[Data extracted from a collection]
►

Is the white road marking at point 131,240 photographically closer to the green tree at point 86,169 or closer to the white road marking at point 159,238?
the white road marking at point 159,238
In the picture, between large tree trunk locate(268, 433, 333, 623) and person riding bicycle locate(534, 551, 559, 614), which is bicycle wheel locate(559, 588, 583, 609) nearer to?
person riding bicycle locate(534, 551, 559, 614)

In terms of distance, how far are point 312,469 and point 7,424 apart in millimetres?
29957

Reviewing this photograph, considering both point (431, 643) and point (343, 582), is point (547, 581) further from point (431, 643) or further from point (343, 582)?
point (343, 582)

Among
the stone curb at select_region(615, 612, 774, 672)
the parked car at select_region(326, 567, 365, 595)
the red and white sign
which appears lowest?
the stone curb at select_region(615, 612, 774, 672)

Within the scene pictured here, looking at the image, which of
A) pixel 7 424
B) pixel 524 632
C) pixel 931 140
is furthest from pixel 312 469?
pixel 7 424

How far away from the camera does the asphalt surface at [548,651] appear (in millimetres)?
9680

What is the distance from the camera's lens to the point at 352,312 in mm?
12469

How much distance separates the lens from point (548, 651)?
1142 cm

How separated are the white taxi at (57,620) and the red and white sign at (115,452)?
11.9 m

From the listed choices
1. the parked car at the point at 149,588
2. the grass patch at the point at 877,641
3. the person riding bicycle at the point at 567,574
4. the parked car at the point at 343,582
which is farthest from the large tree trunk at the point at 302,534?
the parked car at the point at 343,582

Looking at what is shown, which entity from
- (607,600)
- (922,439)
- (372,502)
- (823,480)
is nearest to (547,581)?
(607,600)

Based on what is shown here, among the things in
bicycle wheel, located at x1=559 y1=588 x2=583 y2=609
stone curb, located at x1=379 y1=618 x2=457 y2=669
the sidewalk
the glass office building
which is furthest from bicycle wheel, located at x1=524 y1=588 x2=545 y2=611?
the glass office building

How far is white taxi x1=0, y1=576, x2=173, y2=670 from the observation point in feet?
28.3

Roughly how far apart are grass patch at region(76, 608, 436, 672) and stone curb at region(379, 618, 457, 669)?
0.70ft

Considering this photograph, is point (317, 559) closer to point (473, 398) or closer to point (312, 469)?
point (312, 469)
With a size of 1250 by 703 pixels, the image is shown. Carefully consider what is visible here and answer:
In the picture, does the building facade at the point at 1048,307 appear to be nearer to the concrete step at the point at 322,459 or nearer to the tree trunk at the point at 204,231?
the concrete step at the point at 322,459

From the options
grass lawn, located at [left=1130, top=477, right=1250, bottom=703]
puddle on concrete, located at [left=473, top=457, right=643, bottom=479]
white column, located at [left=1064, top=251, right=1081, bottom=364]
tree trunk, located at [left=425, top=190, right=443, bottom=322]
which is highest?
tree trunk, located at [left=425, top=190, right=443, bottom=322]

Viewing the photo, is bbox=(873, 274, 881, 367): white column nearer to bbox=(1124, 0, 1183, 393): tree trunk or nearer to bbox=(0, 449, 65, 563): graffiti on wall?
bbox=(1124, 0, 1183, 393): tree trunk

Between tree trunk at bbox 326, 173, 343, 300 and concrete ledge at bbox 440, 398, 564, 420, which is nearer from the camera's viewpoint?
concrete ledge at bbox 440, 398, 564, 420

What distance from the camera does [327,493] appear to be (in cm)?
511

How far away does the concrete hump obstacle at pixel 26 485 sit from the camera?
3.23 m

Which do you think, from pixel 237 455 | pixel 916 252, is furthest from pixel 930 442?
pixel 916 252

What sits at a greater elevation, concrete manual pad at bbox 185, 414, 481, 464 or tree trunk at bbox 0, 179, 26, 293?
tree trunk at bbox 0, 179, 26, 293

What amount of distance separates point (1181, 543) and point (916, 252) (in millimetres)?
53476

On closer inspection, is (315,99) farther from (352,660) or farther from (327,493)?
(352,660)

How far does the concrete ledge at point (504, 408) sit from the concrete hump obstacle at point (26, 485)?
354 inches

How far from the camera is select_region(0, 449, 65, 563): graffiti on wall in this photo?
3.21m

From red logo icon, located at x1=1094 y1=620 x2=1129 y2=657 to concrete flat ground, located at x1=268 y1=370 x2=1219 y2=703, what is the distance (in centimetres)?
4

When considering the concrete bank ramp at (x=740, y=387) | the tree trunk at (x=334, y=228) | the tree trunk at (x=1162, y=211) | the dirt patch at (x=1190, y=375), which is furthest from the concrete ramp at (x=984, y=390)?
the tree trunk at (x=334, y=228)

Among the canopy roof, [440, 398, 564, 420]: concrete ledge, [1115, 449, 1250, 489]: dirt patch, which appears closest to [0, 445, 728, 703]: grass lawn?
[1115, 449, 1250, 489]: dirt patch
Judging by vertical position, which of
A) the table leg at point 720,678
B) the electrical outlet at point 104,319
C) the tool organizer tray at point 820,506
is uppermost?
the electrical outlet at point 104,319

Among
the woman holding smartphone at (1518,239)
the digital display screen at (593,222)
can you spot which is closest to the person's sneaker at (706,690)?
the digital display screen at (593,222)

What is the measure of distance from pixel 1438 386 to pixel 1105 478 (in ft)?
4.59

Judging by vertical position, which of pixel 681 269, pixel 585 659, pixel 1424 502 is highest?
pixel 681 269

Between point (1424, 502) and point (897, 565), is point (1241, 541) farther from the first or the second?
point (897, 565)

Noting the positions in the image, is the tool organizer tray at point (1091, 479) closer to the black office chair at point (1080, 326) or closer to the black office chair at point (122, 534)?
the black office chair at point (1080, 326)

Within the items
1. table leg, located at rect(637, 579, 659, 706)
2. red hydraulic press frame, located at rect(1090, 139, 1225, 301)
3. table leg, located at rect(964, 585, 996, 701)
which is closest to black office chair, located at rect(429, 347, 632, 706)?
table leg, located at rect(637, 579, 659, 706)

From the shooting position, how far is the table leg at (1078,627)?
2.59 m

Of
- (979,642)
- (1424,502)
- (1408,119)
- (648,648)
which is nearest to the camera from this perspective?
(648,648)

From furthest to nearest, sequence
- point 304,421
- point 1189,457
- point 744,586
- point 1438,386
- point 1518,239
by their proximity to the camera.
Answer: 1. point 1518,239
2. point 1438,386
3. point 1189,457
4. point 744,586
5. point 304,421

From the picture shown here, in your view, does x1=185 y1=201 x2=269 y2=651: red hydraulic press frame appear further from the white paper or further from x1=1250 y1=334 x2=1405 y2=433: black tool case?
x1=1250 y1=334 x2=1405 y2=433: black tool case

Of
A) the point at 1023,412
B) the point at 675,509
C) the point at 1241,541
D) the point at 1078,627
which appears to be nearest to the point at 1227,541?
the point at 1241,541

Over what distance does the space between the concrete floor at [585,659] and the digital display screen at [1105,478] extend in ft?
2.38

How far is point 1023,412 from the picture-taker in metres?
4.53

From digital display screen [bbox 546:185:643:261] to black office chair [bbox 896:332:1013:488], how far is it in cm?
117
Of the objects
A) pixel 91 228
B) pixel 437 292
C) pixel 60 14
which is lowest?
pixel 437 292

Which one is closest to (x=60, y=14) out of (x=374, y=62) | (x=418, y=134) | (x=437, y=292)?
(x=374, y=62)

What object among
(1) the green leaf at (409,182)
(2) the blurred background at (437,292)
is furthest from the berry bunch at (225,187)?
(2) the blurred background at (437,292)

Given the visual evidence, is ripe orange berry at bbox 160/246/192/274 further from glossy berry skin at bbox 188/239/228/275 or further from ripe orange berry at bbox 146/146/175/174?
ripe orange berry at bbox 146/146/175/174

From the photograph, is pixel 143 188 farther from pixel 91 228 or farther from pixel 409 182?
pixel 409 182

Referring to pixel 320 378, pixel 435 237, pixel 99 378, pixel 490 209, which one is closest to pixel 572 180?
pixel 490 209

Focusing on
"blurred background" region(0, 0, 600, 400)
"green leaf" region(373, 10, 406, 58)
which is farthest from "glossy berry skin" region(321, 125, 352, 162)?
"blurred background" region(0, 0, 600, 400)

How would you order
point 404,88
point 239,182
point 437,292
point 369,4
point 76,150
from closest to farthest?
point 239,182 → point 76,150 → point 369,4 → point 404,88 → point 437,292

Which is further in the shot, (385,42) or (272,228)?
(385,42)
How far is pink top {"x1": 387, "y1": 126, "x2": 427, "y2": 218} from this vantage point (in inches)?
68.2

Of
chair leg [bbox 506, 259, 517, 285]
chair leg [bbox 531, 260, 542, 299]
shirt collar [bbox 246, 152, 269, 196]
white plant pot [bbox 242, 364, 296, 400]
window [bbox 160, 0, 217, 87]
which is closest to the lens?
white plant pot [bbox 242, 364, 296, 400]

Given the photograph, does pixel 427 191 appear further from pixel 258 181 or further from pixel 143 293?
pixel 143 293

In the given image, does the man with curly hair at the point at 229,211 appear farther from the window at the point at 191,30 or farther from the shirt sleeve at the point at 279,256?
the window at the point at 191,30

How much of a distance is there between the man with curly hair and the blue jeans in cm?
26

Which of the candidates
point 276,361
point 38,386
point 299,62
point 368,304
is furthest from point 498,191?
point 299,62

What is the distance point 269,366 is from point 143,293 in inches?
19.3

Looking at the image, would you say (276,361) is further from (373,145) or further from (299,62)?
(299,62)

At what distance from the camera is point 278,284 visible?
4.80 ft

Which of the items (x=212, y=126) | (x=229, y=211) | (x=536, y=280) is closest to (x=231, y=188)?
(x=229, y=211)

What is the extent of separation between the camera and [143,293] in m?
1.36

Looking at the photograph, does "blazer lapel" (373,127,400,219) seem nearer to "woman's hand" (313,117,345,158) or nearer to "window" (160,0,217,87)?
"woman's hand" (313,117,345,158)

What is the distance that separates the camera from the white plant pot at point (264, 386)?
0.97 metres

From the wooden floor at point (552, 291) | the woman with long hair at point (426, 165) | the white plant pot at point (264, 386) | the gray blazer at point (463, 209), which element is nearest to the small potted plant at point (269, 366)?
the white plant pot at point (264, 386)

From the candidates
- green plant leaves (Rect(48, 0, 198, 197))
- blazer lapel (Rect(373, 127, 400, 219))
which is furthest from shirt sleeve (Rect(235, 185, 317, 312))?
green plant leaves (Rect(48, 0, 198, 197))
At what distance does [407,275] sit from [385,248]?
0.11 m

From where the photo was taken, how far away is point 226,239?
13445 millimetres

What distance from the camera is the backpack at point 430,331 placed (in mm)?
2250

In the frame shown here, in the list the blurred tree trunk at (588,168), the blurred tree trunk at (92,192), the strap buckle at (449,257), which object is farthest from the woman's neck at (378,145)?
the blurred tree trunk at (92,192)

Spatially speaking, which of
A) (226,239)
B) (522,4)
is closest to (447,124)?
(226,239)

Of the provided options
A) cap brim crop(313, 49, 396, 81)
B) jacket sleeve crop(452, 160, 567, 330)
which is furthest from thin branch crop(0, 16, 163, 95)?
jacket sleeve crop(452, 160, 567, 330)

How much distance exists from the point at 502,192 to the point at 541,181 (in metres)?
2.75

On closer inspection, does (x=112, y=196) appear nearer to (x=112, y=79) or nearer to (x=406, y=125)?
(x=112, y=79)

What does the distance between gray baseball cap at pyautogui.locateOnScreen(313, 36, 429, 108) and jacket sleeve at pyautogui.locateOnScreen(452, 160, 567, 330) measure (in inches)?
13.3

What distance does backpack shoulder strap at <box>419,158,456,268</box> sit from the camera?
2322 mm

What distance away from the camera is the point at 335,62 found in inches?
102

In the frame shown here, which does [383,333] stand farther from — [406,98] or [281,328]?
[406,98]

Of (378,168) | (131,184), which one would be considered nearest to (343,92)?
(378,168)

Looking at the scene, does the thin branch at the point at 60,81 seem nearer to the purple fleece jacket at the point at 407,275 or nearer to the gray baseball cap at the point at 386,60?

◄

Nothing but the lines from the one with "How much distance exists" through the last line should be repeated, each exactly as it stands.

How much distance exists from the point at 502,192 to the point at 541,181 (in metres)?
2.75

On closer inspection, does (x=112, y=196) appear nearer to (x=112, y=79) or nearer to (x=406, y=125)?
(x=112, y=79)

What does the distance between gray baseball cap at pyautogui.locateOnScreen(313, 36, 429, 108) and jacket sleeve at pyautogui.locateOnScreen(452, 160, 567, 330) measure (in inches)?
13.3

What distance does backpack shoulder strap at <box>419,158,456,268</box> sit from the camera?
2322 mm

What distance away from the camera is the point at 335,62 found in inches?
102

In the frame shown here, which does [383,333] stand farther from — [406,98] or [281,328]?
[406,98]

Of (378,168) | (131,184), which one would be considered nearest to (343,92)?
(378,168)

Looking at the scene, does the thin branch at the point at 60,81 seem nearer to the purple fleece jacket at the point at 407,275 or nearer to the gray baseball cap at the point at 386,60?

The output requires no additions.